## [Source passage]
Troubleshooting the kernel_parameters check

Submit New Article

August 19, 2009 10:00 PM PDT


When clusters consist of homogeneous compute nodes, Linux kernel parameters should be consistent across the cluster. However, when there are differences in the hardware characteristics of computes nodes, the kernel parameters may not be consistent. In some cases, this may be the result of a failure or issue that needs to be addressed to ensure proper operation of the cluster. A bad block of memory or inconsistent BIOS configuration may alter the kernel parameters of a compute node. These issues could potentially affect the overall performance of the cluster. Intel® Cluster Checker detects differences in the kernel parameters and reports differences between the nodes in the cluster.

Variability in the characteristics of compute nodes may occur for many reasons. Some clusters are designed with a few nodes that contain larger amounts of memory and/or storage. Clusters that have nodes replaced or added to the system after the initial deployment may include servers that have subtle hardware differences. These variances may be acceptable differences but can manifest in inconsistent kernel parameters.

The kernel_parameters module can be configured to ignore these differences. An <exclude> tag can be used for each kernel parameter that varies between the nodes.  The parameter value is the name of the kernel parameter that is allowed to vary between nodes.  By using this tag, the module will not report differences in the specified parameter across the cluster.

## [Required actions]
1. According to the article on the kernel_parameters check, what two problems could alter the kernel parameters of a compute node?
2. Continue the article on the kernel_parameters check from the end of its final paragraph.
None of the lines are needed to do any task.

## [The data]
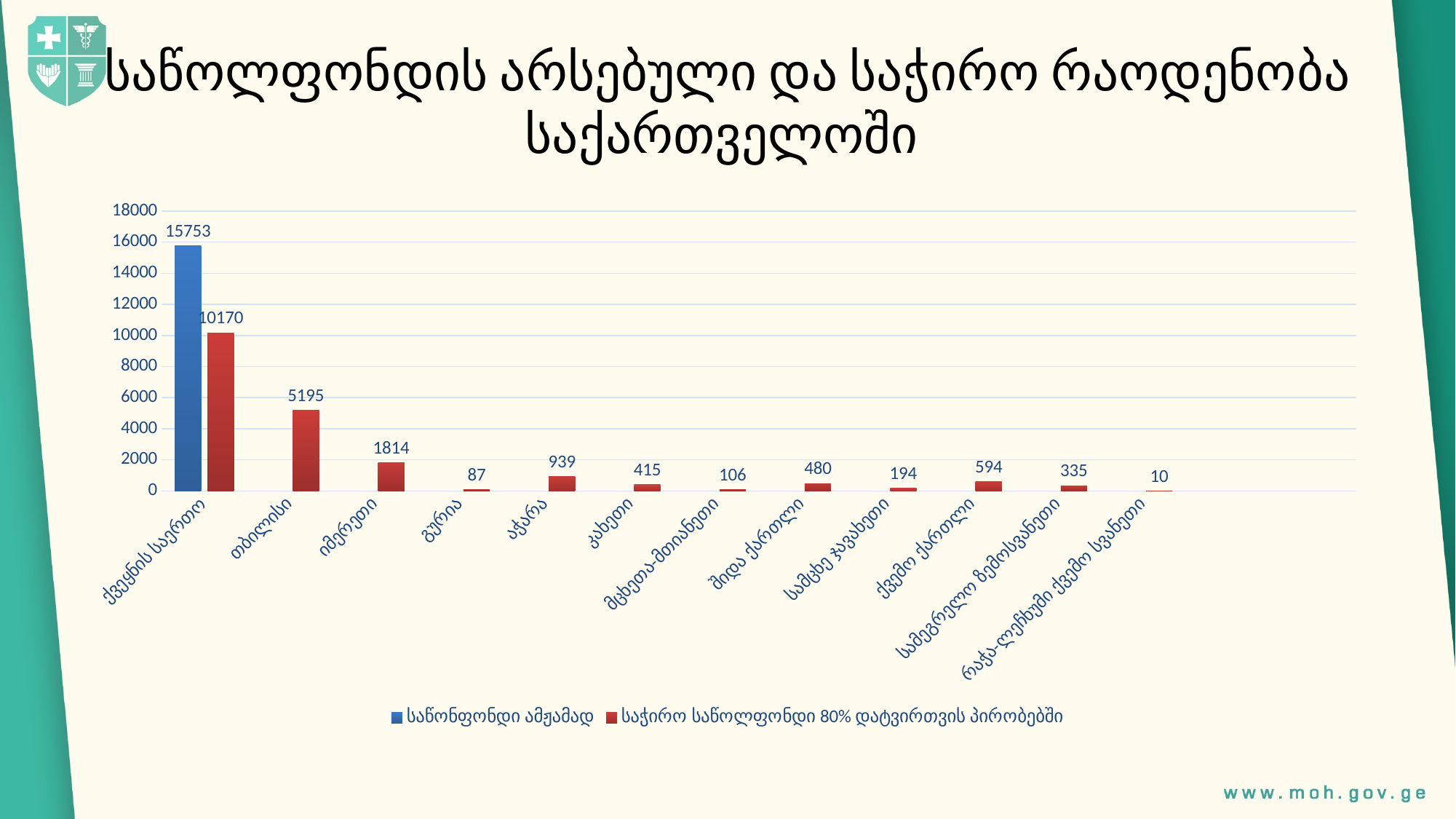
What is the value of the blue bar (საწონფონდი ამჟამად) for ქვეყნის საერთო? 15753 What is the value of the red bar for აჭარა? 939 What is the value of the red bar (საჭირო საწოლფონდი 80% დატვირთვის პირობებში) for თბილისი? 5195 Which is larger: the red bar for ქვემო ქართლი or the red bar for შიდა ქართლი? ქვემო ქართლი What type of chart is shown on the slide? bar chart What is the difference between the blue bar and the red bar for ქვეყნის საერთო? 5583 How many categories are shown on the x axis? 12 What is the value of the red bar for რაჭა-ლეჩხუმი ქვემო სვანეთი? 10 Which region (excluding ქვეყნის საერთო) has the highest red bar value? თბილისი How many series does the legend list? 2 Which region (excluding ქვეყნის საერთო) has the lowest red bar value? რაჭა-ლეჩხუმი ქვემო სვანეთი What is the difference between the red bar values for იმერეთი and კახეთი? 1399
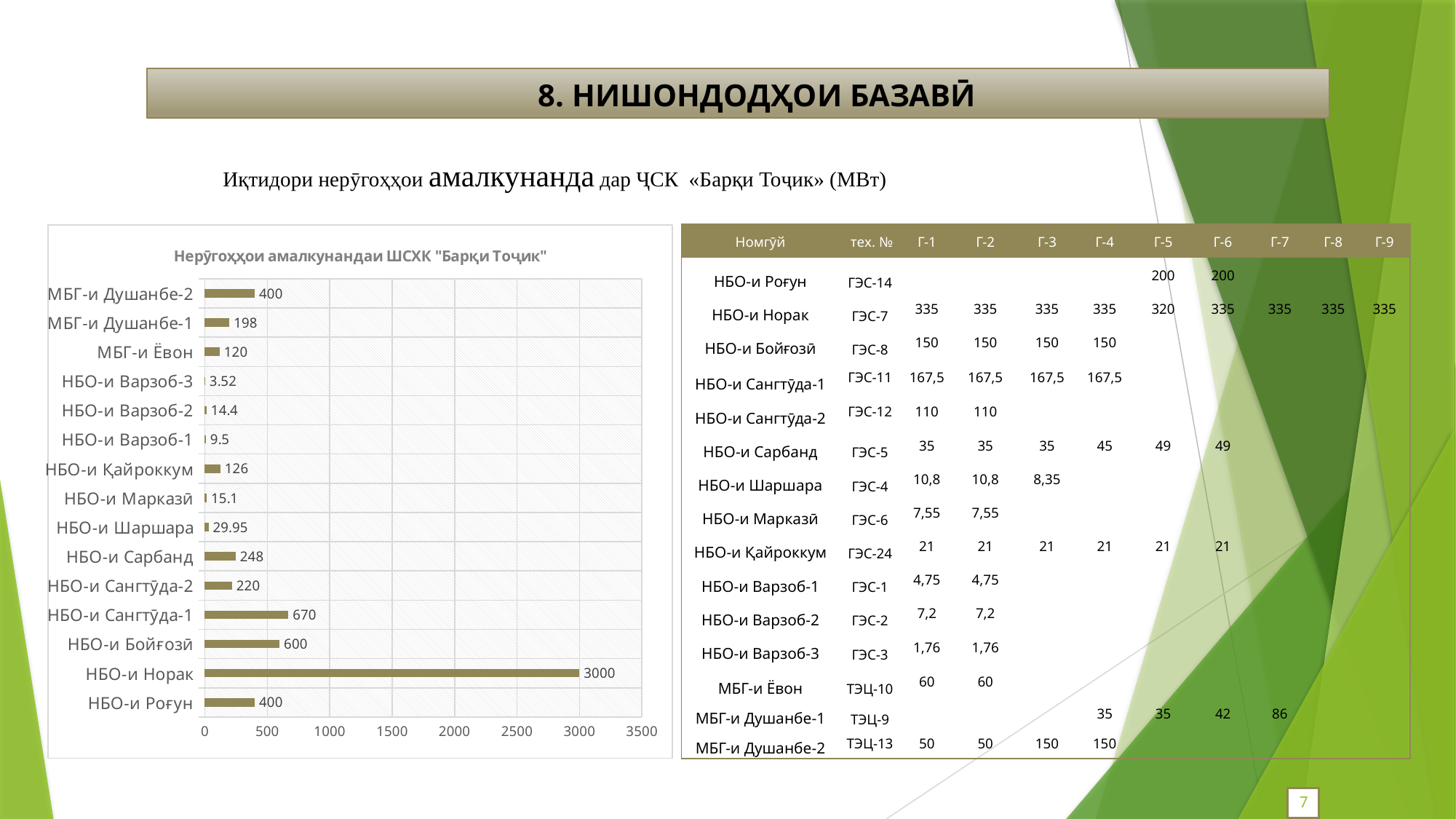
What is the value for НБО-и Шаршара? 29.95 What is the difference between the values for НБО-и Сангтӯда-1 and НБО-и Бойғозӣ? 70 How many categories are shown in the chart? 15 Which is larger, the value for НБО-и Сарбанд or НБО-и Сангтӯда-2? НБО-и Сарбанд What is the difference between the values for НБО-и Норак and НБО-и Сангтӯда-1? 2330 What is the value for НБО-и Норак? 3000 Is the value for НБО-и Бойғозӣ greater or less than 500? greater What is the value for МБГ-и Душанбе-1? 198 What kind of chart is shown on the slide? bar chart What is the value for НБО-и Сангтӯда-1? 670 Which category has the lowest value? НБО-и Варзоб-3 Which category has the highest value? НБО-и Норак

## [Solved tasks]
1. A bad block of memory or an inconsistent BIOS configuration.

2.
For example, a compute node has been replaced. The original compute nodes each contain a DVD drive, but the replacement node does not. The kernel_parameters module detects differences related to this variance in compute nodes.

Linux Kernel Runtime Parameters, (kernel_parameters)...................FAILED
subtest 'dev.cdrom.autoclose' failed
- failing hosts compute-00-00 - compute-00-06 returned: '1'
- failing host compute-00-07 returned: 'undefined value'
subtest 'dev.cdrom.autoeject' failed
- failing hosts compute-00-00 - compute-00-06 returned: '0'
- failing host compute-00-07 returned: 'undefined value'

If this difference is determined to be acceptable, the following configuration block will tell this check to ignore the inconsistencies reported above.

<kernel_parameters>
  <exclude>dev.cdrom.autoclose</exclude>
  <exclude>dev.cdrom.autoeject</exclude>
</kernel_parameters>

Excluding kernel parameters should be used with some discretion, however, as this can mask errors or differences that may not be desired.  The best option is to resolve inconsistencies and only exclude specific kernel parameters as a last resort.


Do you need more help?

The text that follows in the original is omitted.